I went digging around in my dark place.

I had to.

If I remember it exists it makes the bright brighter and the happy happier.

If I say it out loud it makes other people feel less alone.

If you can name a thing, describe it with language and science it takes some of its power away.

I call all of my power back to me. Now.

Once upon a time I thought I had to be perfect to be loved.

The problem with that is everyone’s idea of perfect is different and in actuality, perfection doesn’t exist.

It’s our flaws and cracks that make us beautiful like stain glassed windows.

One of my many therapists told me that my psyche is a house. Filled with rooms that are, in turn filled with things I love. Ridicule from others, especially at a young age, made me board up the doorways to most of the rooms in my house until I was only a foyer with a wide open door, letting anyone and everyone in even if they were only there to cause harm and havoc.
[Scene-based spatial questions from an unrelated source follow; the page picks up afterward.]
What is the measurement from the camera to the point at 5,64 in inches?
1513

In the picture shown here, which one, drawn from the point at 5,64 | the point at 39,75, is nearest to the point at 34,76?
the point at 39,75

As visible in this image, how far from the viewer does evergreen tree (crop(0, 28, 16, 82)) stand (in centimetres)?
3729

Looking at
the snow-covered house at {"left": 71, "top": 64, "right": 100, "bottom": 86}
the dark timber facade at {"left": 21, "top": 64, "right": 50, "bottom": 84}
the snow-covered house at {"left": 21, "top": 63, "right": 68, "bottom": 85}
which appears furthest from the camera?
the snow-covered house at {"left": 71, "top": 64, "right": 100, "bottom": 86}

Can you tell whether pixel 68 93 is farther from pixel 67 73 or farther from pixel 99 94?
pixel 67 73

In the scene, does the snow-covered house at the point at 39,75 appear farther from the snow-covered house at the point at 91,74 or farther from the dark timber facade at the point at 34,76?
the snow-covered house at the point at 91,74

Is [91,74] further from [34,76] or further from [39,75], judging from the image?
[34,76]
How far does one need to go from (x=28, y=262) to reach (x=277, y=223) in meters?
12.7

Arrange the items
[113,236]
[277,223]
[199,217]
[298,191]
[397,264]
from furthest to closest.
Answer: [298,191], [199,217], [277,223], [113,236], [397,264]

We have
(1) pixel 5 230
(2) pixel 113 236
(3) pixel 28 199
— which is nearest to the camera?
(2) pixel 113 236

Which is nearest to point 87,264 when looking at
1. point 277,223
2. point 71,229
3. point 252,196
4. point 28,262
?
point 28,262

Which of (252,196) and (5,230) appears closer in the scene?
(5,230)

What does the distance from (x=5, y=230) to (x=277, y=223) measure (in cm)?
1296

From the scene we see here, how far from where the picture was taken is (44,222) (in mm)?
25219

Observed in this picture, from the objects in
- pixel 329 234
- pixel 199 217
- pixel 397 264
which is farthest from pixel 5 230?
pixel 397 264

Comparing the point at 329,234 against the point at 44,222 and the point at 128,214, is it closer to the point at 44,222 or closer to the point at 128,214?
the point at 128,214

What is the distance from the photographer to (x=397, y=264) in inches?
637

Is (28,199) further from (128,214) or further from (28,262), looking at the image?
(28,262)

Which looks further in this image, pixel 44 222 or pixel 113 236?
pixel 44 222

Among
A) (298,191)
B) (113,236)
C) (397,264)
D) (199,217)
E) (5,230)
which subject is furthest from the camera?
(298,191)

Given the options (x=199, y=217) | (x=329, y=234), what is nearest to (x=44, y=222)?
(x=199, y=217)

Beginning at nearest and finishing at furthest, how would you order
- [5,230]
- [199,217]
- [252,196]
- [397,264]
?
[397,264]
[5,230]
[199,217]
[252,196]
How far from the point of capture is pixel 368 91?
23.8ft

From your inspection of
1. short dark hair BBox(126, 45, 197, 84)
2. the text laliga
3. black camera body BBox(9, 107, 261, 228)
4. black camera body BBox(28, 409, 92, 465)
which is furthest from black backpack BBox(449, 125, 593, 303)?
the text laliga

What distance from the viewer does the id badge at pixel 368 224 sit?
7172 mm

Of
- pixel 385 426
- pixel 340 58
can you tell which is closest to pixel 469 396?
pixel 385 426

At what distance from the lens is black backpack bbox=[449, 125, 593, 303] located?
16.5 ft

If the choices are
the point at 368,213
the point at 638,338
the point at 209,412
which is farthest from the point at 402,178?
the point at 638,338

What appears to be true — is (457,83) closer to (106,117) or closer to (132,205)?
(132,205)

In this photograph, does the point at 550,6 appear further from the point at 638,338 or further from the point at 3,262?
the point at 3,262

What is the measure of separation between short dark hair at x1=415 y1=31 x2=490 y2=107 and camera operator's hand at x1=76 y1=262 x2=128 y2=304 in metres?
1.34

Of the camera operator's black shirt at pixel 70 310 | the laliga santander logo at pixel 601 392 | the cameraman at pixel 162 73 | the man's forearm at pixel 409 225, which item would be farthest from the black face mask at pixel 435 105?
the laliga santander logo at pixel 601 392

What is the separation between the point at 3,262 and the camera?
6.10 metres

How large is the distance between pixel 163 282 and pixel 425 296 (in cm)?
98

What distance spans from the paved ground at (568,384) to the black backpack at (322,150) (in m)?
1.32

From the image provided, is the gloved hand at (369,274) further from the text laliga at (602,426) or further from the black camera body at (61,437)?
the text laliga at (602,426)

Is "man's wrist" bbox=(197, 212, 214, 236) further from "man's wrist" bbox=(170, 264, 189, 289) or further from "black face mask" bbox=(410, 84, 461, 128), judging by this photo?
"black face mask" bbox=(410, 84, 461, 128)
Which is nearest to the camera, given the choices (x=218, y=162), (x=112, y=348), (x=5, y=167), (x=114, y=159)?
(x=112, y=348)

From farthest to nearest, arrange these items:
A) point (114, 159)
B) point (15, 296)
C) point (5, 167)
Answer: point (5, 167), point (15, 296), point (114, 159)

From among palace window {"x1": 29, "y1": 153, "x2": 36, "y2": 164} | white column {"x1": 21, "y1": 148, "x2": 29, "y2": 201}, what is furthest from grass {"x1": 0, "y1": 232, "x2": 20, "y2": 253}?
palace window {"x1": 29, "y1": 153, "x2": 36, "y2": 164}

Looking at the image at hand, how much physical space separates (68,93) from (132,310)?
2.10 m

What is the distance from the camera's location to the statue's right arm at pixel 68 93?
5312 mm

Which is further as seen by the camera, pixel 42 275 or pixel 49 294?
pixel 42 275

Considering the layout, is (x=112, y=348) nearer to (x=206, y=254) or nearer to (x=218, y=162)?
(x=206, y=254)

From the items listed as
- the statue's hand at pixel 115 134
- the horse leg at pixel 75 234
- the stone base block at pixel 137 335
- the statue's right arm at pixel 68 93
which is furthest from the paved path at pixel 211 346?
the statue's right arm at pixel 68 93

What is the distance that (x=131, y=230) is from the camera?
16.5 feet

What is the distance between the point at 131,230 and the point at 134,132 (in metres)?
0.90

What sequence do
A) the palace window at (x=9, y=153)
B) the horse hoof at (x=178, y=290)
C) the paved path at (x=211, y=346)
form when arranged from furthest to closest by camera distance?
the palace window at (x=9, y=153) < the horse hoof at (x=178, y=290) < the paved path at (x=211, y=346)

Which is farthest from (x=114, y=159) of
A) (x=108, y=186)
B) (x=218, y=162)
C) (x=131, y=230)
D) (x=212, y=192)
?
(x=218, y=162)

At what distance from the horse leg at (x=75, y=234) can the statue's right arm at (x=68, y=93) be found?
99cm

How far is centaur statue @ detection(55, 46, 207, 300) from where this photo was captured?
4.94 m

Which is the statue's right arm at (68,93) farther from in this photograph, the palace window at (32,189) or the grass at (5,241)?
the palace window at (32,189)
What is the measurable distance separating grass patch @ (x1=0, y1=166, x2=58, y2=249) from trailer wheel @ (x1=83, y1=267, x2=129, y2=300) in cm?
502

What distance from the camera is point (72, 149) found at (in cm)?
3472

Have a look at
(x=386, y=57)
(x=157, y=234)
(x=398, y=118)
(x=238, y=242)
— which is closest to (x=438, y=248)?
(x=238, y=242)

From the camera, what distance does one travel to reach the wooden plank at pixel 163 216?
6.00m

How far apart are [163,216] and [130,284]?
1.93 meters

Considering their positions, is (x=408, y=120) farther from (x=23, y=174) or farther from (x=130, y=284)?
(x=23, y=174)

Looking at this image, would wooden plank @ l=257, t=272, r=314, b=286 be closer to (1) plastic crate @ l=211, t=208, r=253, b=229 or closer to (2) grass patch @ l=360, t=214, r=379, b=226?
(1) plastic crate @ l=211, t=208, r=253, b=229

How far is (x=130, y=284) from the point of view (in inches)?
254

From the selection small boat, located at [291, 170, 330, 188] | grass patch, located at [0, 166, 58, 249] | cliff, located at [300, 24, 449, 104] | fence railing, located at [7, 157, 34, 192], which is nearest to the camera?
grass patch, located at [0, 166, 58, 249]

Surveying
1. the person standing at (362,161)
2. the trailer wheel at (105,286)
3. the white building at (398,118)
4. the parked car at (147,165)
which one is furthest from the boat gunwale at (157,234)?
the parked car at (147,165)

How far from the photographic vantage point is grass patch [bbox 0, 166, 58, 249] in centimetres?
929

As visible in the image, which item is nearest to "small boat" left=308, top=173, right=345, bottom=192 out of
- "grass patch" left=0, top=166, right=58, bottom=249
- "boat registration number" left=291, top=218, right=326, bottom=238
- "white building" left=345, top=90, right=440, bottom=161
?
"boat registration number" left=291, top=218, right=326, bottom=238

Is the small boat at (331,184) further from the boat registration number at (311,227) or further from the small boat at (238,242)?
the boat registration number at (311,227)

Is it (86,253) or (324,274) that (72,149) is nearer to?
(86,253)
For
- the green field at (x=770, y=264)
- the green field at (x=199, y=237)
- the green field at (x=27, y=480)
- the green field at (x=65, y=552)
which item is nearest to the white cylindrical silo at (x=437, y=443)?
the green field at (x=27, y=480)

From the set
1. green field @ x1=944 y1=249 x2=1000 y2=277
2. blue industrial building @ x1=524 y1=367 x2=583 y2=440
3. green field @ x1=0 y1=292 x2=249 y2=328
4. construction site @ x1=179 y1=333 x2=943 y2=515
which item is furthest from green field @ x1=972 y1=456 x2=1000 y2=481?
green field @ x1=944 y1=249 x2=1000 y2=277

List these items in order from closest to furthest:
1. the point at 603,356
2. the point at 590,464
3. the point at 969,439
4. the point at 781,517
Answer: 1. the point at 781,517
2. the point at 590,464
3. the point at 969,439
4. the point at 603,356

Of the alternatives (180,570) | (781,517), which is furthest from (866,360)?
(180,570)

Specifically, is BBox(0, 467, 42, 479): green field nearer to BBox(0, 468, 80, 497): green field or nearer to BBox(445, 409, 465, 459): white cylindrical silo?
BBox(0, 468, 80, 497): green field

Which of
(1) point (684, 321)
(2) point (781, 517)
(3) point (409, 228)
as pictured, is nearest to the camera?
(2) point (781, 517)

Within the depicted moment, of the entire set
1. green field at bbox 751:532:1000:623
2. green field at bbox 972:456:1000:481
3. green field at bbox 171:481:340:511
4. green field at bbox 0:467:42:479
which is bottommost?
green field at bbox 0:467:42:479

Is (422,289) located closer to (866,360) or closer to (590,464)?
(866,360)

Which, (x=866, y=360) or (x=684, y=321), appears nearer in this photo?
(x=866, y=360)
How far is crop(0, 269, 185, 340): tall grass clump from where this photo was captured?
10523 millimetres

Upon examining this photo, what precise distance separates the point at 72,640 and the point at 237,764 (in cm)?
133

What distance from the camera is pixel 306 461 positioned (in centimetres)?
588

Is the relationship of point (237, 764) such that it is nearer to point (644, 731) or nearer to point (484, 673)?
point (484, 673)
I had locked up and blocked so much of who I was, I became an easy place for vagrants to sleep and gather warmth. I had no substance, I was malleable and too open to everything. They didn’t want to build or repair. Just stay and piss in the corners until they found somewhere else to sleep.

I still carry deep shame about being that way. I am trying to air it out.

But the house stood.

Despite every earthquake I invited in, every hurricane that threatened to pull it all down and left everything a soggy mess, every tornado that picked me up and dropped me somewhere strange. I stood.

After the therapist explained this to me I tentatively started walking up the stairs. I took a crowbar and opened the rooms. Some of the things contained within were silly bits of childhood, others rotten and useless, piles and piles of other people’s carelessly packed baggage they had left behind. And some of these things were precious beyond description. The ideas of home and hope and truth and love were all written on the walls.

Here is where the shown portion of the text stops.